Vous parlez aussi de la maladie de Parkinson…

I.P. : Parkinson, c’est un autre système. Il y a beaucoup de modules impliqués dans la musique. Là, c’est la ficelle entre le son, le rythme et l’action. Il y a un précâblage entre la perception et le mouvement : si l’on présente des musiques régulières et rythmées à une personne dans un scanner, on voit les zones pré-motrices s’activer, alors même qu’elle est immobile et qu’on lui a simplement demandé d’écouter. Et plus cette musique a du groove, plus la personne va activer non seulement la région motrice du cerveau, mais aussi le système limbique — on retourne dans les émotions.

S’agissant de la musique classique, généralement, les gens l’écoutent pour relaxer. Sa fonction première, c’est de diminuer l’anxiété, et on le mesure sur les signes vitaux : le rythme cardiaque, la pression sanguine, et le cortisol — l’hormone du stress — qui diminue à l’écoute de ce type de musique par rapport à un environnement sans musique ou avec des sons d’ambiance.

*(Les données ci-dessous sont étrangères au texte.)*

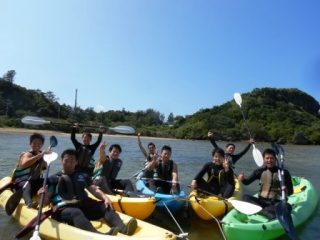 team好きですと行くadventure tour⛵💨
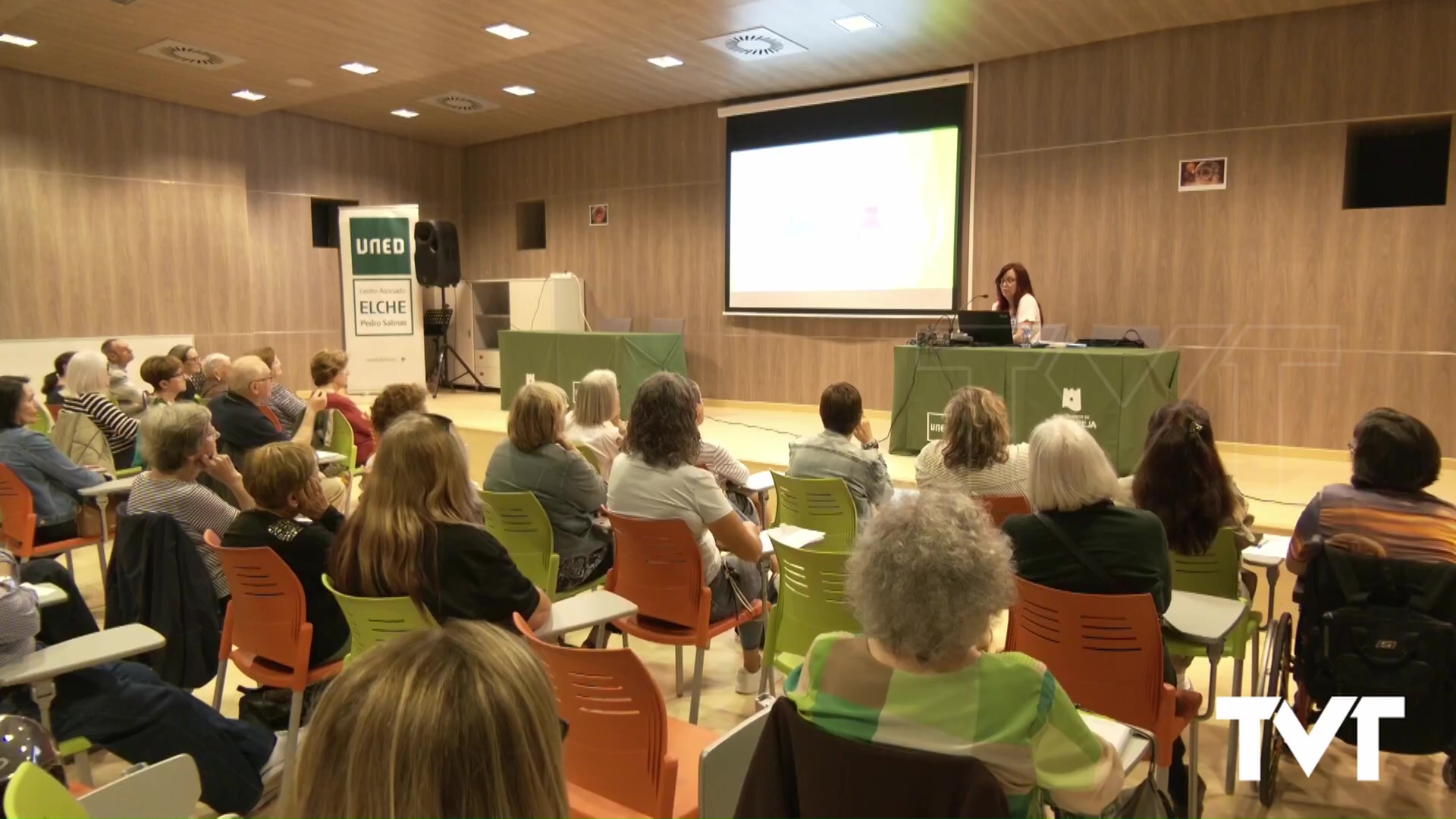 Imagen de Aula Uned de Torrevieja: La inmunoterapia como tratamiento contra el cáncer 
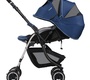 Прогулочная коляска Combi Miracle Turn Elegant II + дождевик и москитная сетка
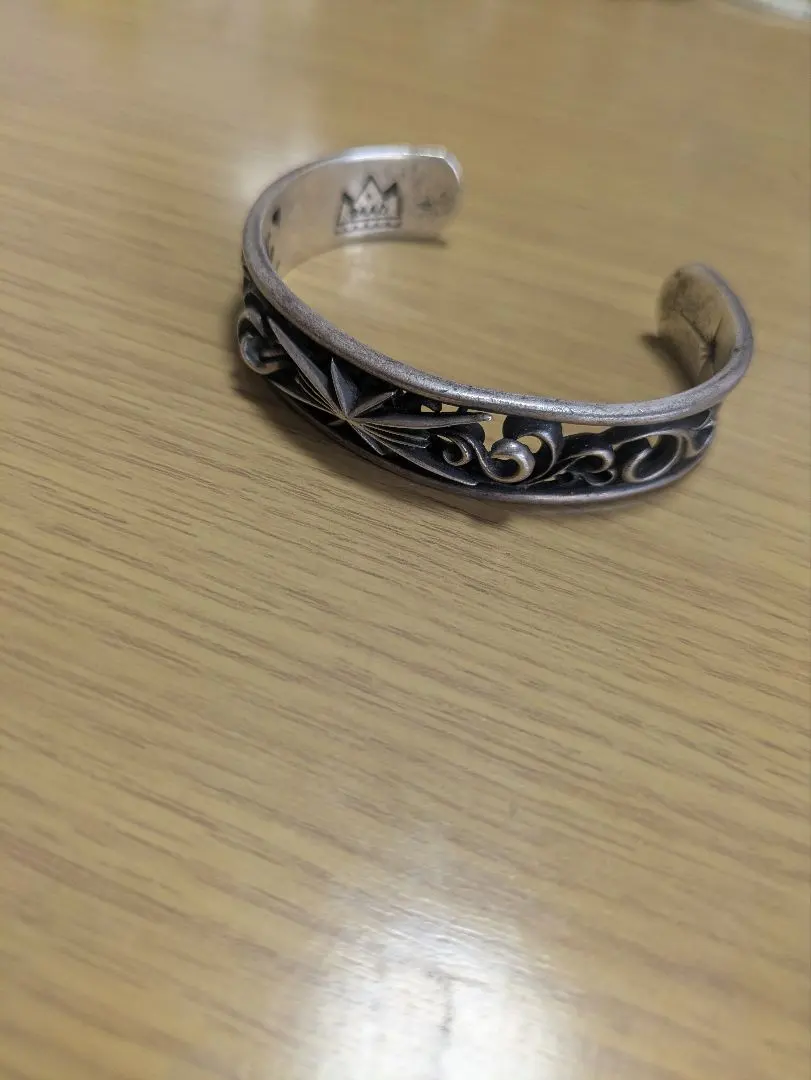 2026年最新】SAAD シルバー バングルの人気アイテム - メルカリ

La musique apporte du soin, du réconfort, de la relaxation — mais est-ce que la musique guérit ? Et si oui, de quoi ?

I.P. : S’il y a une condition pour laquelle je suis absolument convaincue que la musique guérit, c’est pour le chant maternel destiné aux bébés prématurés. On ne peut pas trop les manipuler, et on a montré que le chant maternel procure un bien-être irremplaçable, grâce à l’ocytocine — une hormone sécrétée non seulement par la mère pendant qu’elle chante, mais aussi par le bébé qui reçoit ce chant. C’est l’hormone typiquement liée à l’attachement, mais aussi à l’apaisement, à la diminution de l’anxiété et de la douleur. Imaginez la magie que ça peut produire pour ce bébé sur lequel on intervient jusqu’à 20 fois par jour de façon assez invasive, et qui peut s’apaiser grâce au chant de sa maman.